(Data entries)
────────────────────────────────────────

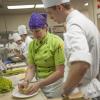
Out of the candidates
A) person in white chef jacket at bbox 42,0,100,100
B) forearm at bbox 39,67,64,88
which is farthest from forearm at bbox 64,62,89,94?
forearm at bbox 39,67,64,88

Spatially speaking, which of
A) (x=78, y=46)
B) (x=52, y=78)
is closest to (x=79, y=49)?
(x=78, y=46)

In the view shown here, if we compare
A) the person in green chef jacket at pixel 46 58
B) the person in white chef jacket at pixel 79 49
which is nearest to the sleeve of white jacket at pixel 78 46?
the person in white chef jacket at pixel 79 49

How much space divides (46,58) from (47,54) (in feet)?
0.12

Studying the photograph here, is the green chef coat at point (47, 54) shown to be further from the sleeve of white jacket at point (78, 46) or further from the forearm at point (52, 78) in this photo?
the sleeve of white jacket at point (78, 46)

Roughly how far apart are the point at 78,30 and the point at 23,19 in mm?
8290

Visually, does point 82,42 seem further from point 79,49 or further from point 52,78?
point 52,78

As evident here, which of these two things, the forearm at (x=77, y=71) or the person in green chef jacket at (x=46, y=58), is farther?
the person in green chef jacket at (x=46, y=58)

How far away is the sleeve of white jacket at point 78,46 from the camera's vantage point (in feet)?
3.53

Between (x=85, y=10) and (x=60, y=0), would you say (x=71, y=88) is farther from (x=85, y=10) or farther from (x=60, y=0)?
(x=85, y=10)

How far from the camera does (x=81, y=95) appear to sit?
4.17 ft

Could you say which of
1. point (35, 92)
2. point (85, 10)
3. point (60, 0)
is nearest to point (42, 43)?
point (35, 92)

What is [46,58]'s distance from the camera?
1.87 metres

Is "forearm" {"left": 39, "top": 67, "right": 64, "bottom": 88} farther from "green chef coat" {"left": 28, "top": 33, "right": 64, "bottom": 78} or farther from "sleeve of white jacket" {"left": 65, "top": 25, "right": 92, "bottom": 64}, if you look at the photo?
"sleeve of white jacket" {"left": 65, "top": 25, "right": 92, "bottom": 64}

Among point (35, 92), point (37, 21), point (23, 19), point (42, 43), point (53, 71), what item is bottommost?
point (35, 92)
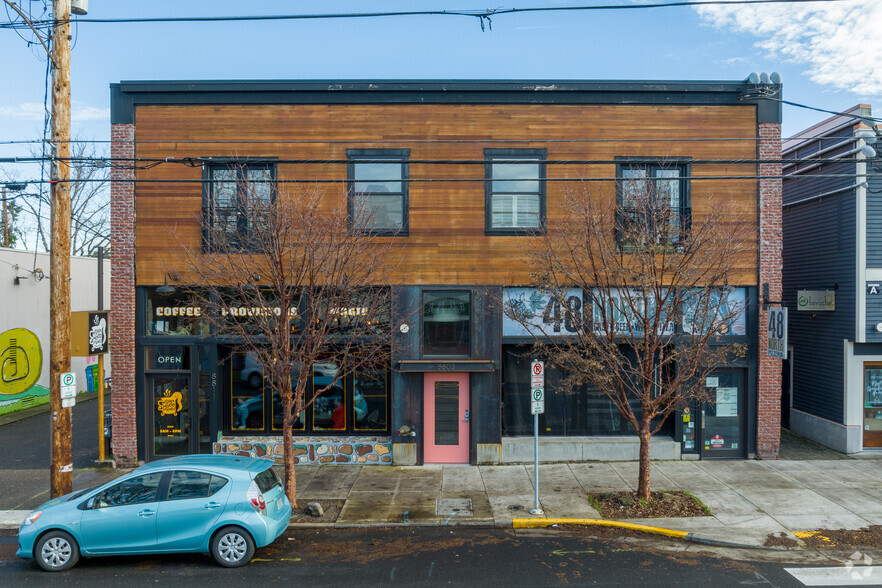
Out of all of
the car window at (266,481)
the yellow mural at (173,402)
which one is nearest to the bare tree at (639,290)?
the car window at (266,481)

────────────────────────────────────────

Short task -> Copy every one of the lines above word for word, omitting the pictures.

Reply to the task ->
Out of the candidates
A) person in white chef jacket at bbox 42,0,100,100
B) forearm at bbox 39,67,64,88
which is farthest from forearm at bbox 64,62,89,94?
forearm at bbox 39,67,64,88

Spatially speaking, which of
A) (x=78, y=46)
B) (x=52, y=78)
is closest to (x=79, y=49)?
(x=78, y=46)

In the view shown here, if we compare
A) the person in green chef jacket at pixel 46 58
B) the person in white chef jacket at pixel 79 49
which is nearest to the sleeve of white jacket at pixel 78 46?
the person in white chef jacket at pixel 79 49

How much space divides (46,58) from (47,54) (in feet)?
0.12

Studying the photograph here, is the green chef coat at point (47, 54) shown to be further from the sleeve of white jacket at point (78, 46) or further from the forearm at point (52, 78) in this photo?
the sleeve of white jacket at point (78, 46)

Roughly how far apart are the point at 78,30 and the point at 23,19 in mm?
8290

Visually, does point 82,42 seem further from point 79,49 or further from point 52,78?
point 52,78

As evident here, which of these two things, the forearm at (x=77, y=71) or the person in green chef jacket at (x=46, y=58), is farther?
the person in green chef jacket at (x=46, y=58)

How far away is the sleeve of white jacket at point 78,46 from the camera's vantage point (in feet)?
3.53

Between (x=85, y=10) and (x=60, y=0), would you say (x=71, y=88) is farther from (x=85, y=10) or farther from (x=60, y=0)?
(x=85, y=10)

How far from the camera does (x=81, y=95) appear to sit?
4.17 ft

Could you say which of
1. point (35, 92)
2. point (85, 10)
3. point (60, 0)
is nearest to point (42, 43)?
point (35, 92)

What is [46,58]'s distance from the camera?
1.87 metres

Is "forearm" {"left": 39, "top": 67, "right": 64, "bottom": 88} farther from "green chef coat" {"left": 28, "top": 33, "right": 64, "bottom": 78} or farther from "sleeve of white jacket" {"left": 65, "top": 25, "right": 92, "bottom": 64}, if you look at the photo?
"sleeve of white jacket" {"left": 65, "top": 25, "right": 92, "bottom": 64}

Among point (35, 92), point (37, 21), point (23, 19), point (42, 43), point (53, 71), what item is bottommost?
point (35, 92)
Out of all of
the car window at (266,481)
the yellow mural at (173,402)
which one is nearest to the bare tree at (639,290)?
the car window at (266,481)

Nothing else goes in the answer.